Paragonimiasis: Infection with the trematode (parasitic worm) Paragonimus. More than 10 species of trematodes (flukes) of the genus Paragonimus infect humans, the most common being Paragonimus westermani, the oriental lung fluke. While P. westermani occurs in the Far East, other species of Paragonimus are encountered in Asia, the Americas, and Africa.
Human infection with P. westermani occurs by eating inadequately cooked or pickled crab or crayfish that harbor the parasite. The parasites excyst in the duodenum, penetrate through the intestinal wall into the peritoneal cavity, then through the abdominal wall and diaphragm into the lungs, where they become encapsulated and develop into adults. The worms can also reach other organs and tissues, such as the brain and striated muscles, respectively. Infections may persist for 20 years in humans.

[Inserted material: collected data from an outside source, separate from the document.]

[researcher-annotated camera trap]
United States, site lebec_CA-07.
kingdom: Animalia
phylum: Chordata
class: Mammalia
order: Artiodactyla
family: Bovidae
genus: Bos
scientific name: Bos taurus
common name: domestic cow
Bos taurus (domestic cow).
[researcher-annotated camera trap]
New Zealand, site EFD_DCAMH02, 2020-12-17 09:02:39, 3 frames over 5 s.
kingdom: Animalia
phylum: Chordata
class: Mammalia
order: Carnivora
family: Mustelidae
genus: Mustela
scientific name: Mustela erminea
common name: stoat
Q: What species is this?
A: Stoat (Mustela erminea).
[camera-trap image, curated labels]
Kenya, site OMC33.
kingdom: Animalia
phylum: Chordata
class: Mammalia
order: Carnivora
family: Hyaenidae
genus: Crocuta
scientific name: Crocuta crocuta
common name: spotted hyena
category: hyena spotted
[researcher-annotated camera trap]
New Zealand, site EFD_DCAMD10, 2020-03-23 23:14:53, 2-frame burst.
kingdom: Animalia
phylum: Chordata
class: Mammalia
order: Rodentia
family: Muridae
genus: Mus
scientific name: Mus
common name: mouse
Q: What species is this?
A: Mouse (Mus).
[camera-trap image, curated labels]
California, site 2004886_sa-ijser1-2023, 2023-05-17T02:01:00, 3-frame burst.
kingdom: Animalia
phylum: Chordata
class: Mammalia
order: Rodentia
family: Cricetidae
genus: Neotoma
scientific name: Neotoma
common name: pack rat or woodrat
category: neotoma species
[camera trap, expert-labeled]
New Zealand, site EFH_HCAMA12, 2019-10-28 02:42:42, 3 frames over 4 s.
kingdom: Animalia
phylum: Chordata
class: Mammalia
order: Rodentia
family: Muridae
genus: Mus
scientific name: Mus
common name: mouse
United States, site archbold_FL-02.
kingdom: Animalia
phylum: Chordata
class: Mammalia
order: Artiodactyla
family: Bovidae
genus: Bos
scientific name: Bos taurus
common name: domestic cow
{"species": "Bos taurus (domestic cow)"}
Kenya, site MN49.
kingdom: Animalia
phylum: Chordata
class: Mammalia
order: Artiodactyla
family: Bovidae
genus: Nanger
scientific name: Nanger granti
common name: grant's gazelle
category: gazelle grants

The acute phase (invasion and migration) may be marked by diarrhea, abdominal pain, fever, cough, urticaria (hives), hepatosplenomegaly (enlargement of the liver and spleen), pulmonary abnormalities, and eosinophilia (an elevated level of eosinophils, a type of white blood cell). During the chronic phase, pulmonary manifestations include cough, expectoration of discolored sputum, hemoptysis (spitting up blood), and chest radiographic abnormalities. Extrapulmonary locations of the adult worms result in more severe manifestations, especially when the brain is involved.
Diagnosis is based on microscopic demonstration of eggs in stool or sputum, but these are not present until 2 to 3 months after infection. Biopsy may allow diagnostic confirmation and species identification when an adult or developing fluke is recovered. Praziquantel is the drug of choice to treat paragonimiasis. Bithionol and triclabendazole sare alternative drugs for treatment of this disease.